-- DOCUMENT TEXT follows --

19 Must-See Anime Series With Giant Robots

The Best Anime Series and Films for Mecha Fans

When one thinks of Japanese animation, odds are one of the first things that spring to mind are images of giant robots destroying cities and fighting each other.

While that's hardly the summation of the entire anime genre, there certainly are a variety of anime series and movies that do contain just that. Here are our top 19 anime series and movies that contain robots doing what we love best.

Edited by Brad Stephenson

01
of 19

The Big O

The Big O Anime
The Big O Anime. Sunrise

Before Keiichi Sato and Kazuyoshi Katayama paired up to create Tiger and Bunny, they created another series that showed off their love of Marvel/DC-type superhero comics, The Big 0.

The Big O features a Bruce Wayne-like protagonist (complete with stoic butler), who uses a giant robot to keep the peace in Paradigm City and to also try and solve the mystery of why everyone in the city lost their memories decades ago. The show originally, and inexplicably, did poorly in Japan, but gained a strong enough fan following overseas to allow a second season to be commissioned. Chief series writer Chiaki J. Konaka also worked on the moody, cyberpunkish Serial Experiments Lain, Armitage III, Texhnolyze, and Giant Robo.

-- DOCUMENT TEXT concluded --
-- INPUT DATA follows --

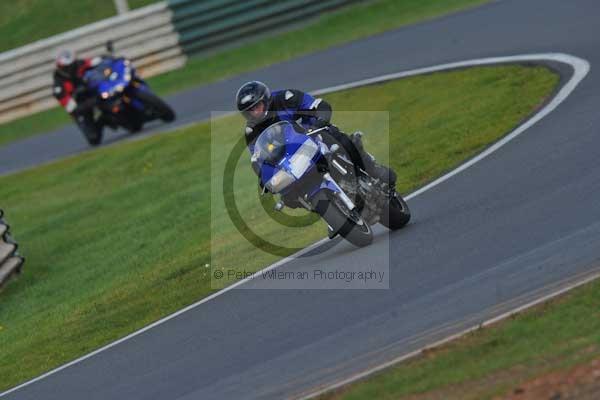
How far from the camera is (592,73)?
14.2 m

-- INPUT DATA concluded --

* PROBLEM SET:
a – In the anime list, which city does the protagonist of The Big O use a giant robot to protect?
b – Carry the giant-robot anime list forward, starting after its last sentence.
The material has no connection to the anime list.

* ANSWERS TO THE PROBLEMS:
a – Paradigm City

b –
02
of 19

Broken Blade

Broken Blade Anime Series
Broken Blade Anime Series. Production I.G / Xebec

A mecha series with a brilliant concept, Broken Blade is set in a world akin more to a sword-and-sorcery fantasy setting, where the mecha in question is powered by the local equivalent of magic.

Someone unearths a real mecha from a previous era (that is to say, ours), and all hell breaks loose. The series doesn't just rest on its conceptual laurels -- it's also fueled by solid writing and a fast-moving storyline.

03
of 19

Eureka Seven

Eureka Seven Anime Series
Eureka Seven Anime Series. Bones

Renton's first schoolboy crush isn't the girl in the seat next to him in class, it's the girl who crashes a giant robot through the ceiling of his house!

She's part of a renegade crew of pilots whom he's idolized for years, but joining up with them, and piloting the giant sky-surfing robot that's one of their key pieces of gear,  becomes more adventure than he's prepared to handle.

The Eureka Seven anime series features mecha designs by none other than Macross character designer Shoji Kawamori and works as a reminder that even a mecha show is only as good as its characters.

04
of 19

Giant Robo

Giant Robo Anime Series
Giant Robo Anime Series. Mu Animation

This spectacular 1990s OVA project, Giant Robo, starts as a wide-gauge clash between forces of good and evil across the globe and then mutates into something even deeper and better: an action epic with a heart and a soul.

The anime series was adapted from Mitsuteru Yokoyama's manga (Tetsujin 28, Sally the Witch) by G Gundam creator, Yasuhiro Imagawa. It's crammed with references from across Yokoyama's career, including characters from his adaptations of the Chinese classics Romance of the Three Kingdoms and The Water Margin. It also has more than a few passing nods to another live-action Japanese series, Johnny Sokko, and his Flying Robot.

Sadly, the Giant Robo remains unfinished.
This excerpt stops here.